__Aim of the task__
Render every line of the data below as a JSON list of strings, one string per line, omitting blank lines.

__Dataset excerpt__

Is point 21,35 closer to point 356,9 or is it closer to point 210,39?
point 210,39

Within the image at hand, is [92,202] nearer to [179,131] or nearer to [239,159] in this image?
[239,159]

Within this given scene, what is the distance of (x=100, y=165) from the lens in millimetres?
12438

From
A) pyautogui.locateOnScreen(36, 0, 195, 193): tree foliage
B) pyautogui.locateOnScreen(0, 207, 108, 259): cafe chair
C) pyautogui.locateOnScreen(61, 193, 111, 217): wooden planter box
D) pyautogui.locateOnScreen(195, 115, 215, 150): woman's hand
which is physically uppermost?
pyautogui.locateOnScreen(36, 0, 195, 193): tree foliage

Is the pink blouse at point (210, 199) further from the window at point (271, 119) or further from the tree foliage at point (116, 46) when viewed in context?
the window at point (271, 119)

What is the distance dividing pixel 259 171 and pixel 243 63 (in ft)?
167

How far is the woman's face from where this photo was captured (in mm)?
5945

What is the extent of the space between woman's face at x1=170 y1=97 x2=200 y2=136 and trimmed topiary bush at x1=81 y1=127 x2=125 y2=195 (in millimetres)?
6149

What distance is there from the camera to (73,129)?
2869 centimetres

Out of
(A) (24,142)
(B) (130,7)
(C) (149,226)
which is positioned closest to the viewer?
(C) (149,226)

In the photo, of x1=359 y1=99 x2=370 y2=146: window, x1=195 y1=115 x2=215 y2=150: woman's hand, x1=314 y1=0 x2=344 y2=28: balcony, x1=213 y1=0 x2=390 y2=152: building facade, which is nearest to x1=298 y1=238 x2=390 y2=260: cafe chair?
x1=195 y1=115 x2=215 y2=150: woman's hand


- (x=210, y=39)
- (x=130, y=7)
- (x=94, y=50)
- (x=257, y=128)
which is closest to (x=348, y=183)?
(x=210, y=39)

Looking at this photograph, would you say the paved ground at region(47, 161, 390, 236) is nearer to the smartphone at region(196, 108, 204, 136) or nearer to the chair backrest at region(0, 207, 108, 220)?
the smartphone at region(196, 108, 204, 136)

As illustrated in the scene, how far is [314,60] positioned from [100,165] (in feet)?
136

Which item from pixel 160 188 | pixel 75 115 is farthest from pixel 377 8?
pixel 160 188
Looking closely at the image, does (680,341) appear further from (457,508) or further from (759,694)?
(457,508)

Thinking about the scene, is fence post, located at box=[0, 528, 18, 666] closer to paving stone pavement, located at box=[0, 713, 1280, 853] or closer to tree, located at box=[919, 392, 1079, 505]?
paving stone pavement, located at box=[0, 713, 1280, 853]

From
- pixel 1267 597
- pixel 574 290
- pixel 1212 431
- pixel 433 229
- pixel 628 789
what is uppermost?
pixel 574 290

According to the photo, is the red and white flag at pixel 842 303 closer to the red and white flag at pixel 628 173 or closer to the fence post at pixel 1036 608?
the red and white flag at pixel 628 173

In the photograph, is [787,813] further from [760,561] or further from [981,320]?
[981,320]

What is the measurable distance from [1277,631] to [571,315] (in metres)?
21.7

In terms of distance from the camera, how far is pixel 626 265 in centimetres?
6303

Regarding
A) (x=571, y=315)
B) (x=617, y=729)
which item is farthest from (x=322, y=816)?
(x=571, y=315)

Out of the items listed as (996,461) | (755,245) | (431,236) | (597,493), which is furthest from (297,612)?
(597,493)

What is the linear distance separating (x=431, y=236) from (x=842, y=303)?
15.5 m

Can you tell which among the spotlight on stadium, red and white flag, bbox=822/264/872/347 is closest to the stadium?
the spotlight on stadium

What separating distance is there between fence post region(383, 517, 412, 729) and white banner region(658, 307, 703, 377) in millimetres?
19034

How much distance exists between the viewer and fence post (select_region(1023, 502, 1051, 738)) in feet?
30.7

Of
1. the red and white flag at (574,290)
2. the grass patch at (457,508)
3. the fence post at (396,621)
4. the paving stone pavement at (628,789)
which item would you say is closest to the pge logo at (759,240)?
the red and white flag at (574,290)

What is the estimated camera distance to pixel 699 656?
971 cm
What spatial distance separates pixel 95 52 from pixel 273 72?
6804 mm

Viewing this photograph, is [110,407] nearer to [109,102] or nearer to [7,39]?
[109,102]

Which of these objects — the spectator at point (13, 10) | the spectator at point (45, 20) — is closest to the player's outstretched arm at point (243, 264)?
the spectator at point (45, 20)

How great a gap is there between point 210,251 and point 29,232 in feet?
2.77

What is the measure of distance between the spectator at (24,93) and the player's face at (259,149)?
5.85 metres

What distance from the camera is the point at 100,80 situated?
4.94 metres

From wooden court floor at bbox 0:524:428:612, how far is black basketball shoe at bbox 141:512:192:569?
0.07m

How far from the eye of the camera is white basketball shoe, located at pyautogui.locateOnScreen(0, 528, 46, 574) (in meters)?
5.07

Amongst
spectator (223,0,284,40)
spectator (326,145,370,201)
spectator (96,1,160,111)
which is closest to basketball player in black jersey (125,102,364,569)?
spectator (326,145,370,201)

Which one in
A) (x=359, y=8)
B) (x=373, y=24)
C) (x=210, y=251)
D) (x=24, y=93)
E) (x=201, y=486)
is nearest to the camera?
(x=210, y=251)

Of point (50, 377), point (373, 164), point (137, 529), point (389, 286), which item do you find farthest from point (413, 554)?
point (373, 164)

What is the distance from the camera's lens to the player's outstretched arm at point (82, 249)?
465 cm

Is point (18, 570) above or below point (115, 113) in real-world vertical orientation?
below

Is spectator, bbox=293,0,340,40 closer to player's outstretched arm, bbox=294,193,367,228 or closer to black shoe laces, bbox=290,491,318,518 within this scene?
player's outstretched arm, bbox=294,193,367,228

__Written answer__
[
  "Is point 21,35 closer to point 356,9 or is it closer to point 210,39?",
  "point 210,39",
  "Within the image at hand, is [92,202] nearer to [179,131] or nearer to [239,159] in this image?",
  "[239,159]",
  "Within this given scene, what is the distance of (x=100, y=165) from the lens in millimetres?",
  "12438",
  "From",
  "A) pyautogui.locateOnScreen(36, 0, 195, 193): tree foliage",
  "B) pyautogui.locateOnScreen(0, 207, 108, 259): cafe chair",
  "C) pyautogui.locateOnScreen(61, 193, 111, 217): wooden planter box",
  "D) pyautogui.locateOnScreen(195, 115, 215, 150): woman's hand",
  "which is physically uppermost?",
  "pyautogui.locateOnScreen(36, 0, 195, 193): tree foliage",
  "Is the pink blouse at point (210, 199) further from the window at point (271, 119) or further from the tree foliage at point (116, 46) when viewed in context?",
  "the window at point (271, 119)",
  "What is the distance dividing pixel 259 171 and pixel 243 63 (in ft)?",
  "167",
  "How far is the woman's face from where this photo was captured (in mm)?",
  "5945",
  "What is the extent of the space between woman's face at x1=170 y1=97 x2=200 y2=136 and trimmed topiary bush at x1=81 y1=127 x2=125 y2=195 (in millimetres)?",
  "6149",
  "What distance is there from the camera to (73,129)?",
  "2869 centimetres",
  "Out of",
  "(A) (24,142)",
  "(B) (130,7)",
  "(C) (149,226)",
  "which is positioned closest to the viewer?",
  "(C) (149,226)",
  "In the photo, of x1=359 y1=99 x2=370 y2=146: window, x1=195 y1=115 x2=215 y2=150: woman's hand, x1=314 y1=0 x2=344 y2=28: balcony, x1=213 y1=0 x2=390 y2=152: building facade, which is nearest to x1=298 y1=238 x2=390 y2=260: cafe chair?",
  "x1=195 y1=115 x2=215 y2=150: woman's hand",
  "- (x=210, y=39)",
  "- (x=130, y=7)",
  "- (x=94, y=50)",
  "- (x=257, y=128)",
  "which is closest to (x=348, y=183)?",
  "(x=210, y=39)",
  "Looking at this photograph, would you say the paved ground at region(47, 161, 390, 236) is nearer to the smartphone at region(196, 108, 204, 136) or nearer to the chair backrest at region(0, 207, 108, 220)?",
  "the smartphone at region(196, 108, 204, 136)",
  "As illustrated in the scene, how far is [314,60] positioned from [100,165] (in feet)?",
  "136",
  "Which item from pixel 160 188 | pixel 75 115 is farthest from pixel 377 8?",
  "pixel 160 188",
  "Looking closely at the image, does (680,341) appear further from (457,508) or further from (759,694)?",
  "(457,508)",
  "Thinking about the scene, is fence post, located at box=[0, 528, 18, 666] closer to paving stone pavement, located at box=[0, 713, 1280, 853] or closer to tree, located at box=[919, 392, 1079, 505]?",
  "paving stone pavement, located at box=[0, 713, 1280, 853]",
  "From",
  "- pixel 1267 597",
  "- pixel 574 290",
  "- pixel 1212 431",
  "- pixel 433 229",
  "- pixel 628 789",
  "what is uppermost?",
  "pixel 574 290",
  "According to the photo, is the red and white flag at pixel 842 303 closer to the red and white flag at pixel 628 173 or closer to the fence post at pixel 1036 608?",
  "the red and white flag at pixel 628 173",
  "In the photograph, is [787,813] further from [760,561] or further from [981,320]?",
  "[981,320]",
  "What is the measurable distance from [1277,631] to [571,315] (in metres)?",
  "21.7",
  "In terms of distance from the camera, how far is pixel 626 265 in centimetres?",
  "6303",
  "Regarding",
  "A) (x=571, y=315)",
  "B) (x=617, y=729)",
  "which item is farthest from (x=322, y=816)?",
  "(x=571, y=315)",
  "Out of the items listed as (996,461) | (755,245) | (431,236) | (597,493), which is furthest from (297,612)?",
  "(597,493)",
  "What is the linear distance separating (x=431, y=236) from (x=842, y=303)?",
  "15.5 m",
  "Can you tell which among the spotlight on stadium, red and white flag, bbox=822/264/872/347 is closest to the stadium?",
  "the spotlight on stadium",
  "What separating distance is there between fence post region(383, 517, 412, 729) and white banner region(658, 307, 703, 377) in millimetres?",
  "19034",
  "How much distance exists between the viewer and fence post (select_region(1023, 502, 1051, 738)) in feet?",
  "30.7",
  "Of",
  "1. the red and white flag at (574,290)",
  "2. the grass patch at (457,508)",
  "3. the fence post at (396,621)",
  "4. the paving stone pavement at (628,789)",
  "which item would you say is closest to the pge logo at (759,240)?",
  "the red and white flag at (574,290)",
  "What is the estimated camera distance to pixel 699 656?",
  "971 cm",
  "What spatial distance separates pixel 95 52 from pixel 273 72?",
  "6804 mm",
  "Viewing this photograph, is [110,407] nearer to [109,102] or nearer to [7,39]?",
  "[109,102]",
  "Which of these objects — the spectator at point (13, 10) | the spectator at point (45, 20) — is closest to the player's outstretched arm at point (243, 264)?",
  "the spectator at point (45, 20)",
  "How great a gap is there between point 210,251 and point 29,232 in feet?",
  "2.77",
  "What is the measure of distance between the spectator at (24,93) and the player's face at (259,149)?",
  "5.85 metres",
  "What distance from the camera is the point at 100,80 situated?",
  "4.94 metres",
  "From wooden court floor at bbox 0:524:428:612, how far is black basketball shoe at bbox 141:512:192:569?",
  "0.07m",
  "How far from the eye of the camera is white basketball shoe, located at pyautogui.locateOnScreen(0, 528, 46, 574) (in meters)?",
  "5.07",
  "Amongst",
  "spectator (223,0,284,40)",
  "spectator (326,145,370,201)",
  "spectator (96,1,160,111)",
  "which is closest to basketball player in black jersey (125,102,364,569)?",
  "spectator (326,145,370,201)",
  "Which one in",
  "A) (x=359, y=8)",
  "B) (x=373, y=24)",
  "C) (x=210, y=251)",
  "D) (x=24, y=93)",
  "E) (x=201, y=486)",
  "is nearest to the camera?",
  "(x=210, y=251)",
  "Of point (50, 377), point (373, 164), point (137, 529), point (389, 286), which item do you find farthest from point (413, 554)?",
  "point (373, 164)",
  "What is the distance from the camera's lens to the player's outstretched arm at point (82, 249)?",
  "465 cm",
  "Is point (18, 570) above or below point (115, 113) in real-world vertical orientation?",
  "below",
  "Is spectator, bbox=293,0,340,40 closer to player's outstretched arm, bbox=294,193,367,228 or closer to black shoe laces, bbox=290,491,318,518 within this scene?",
  "player's outstretched arm, bbox=294,193,367,228"
]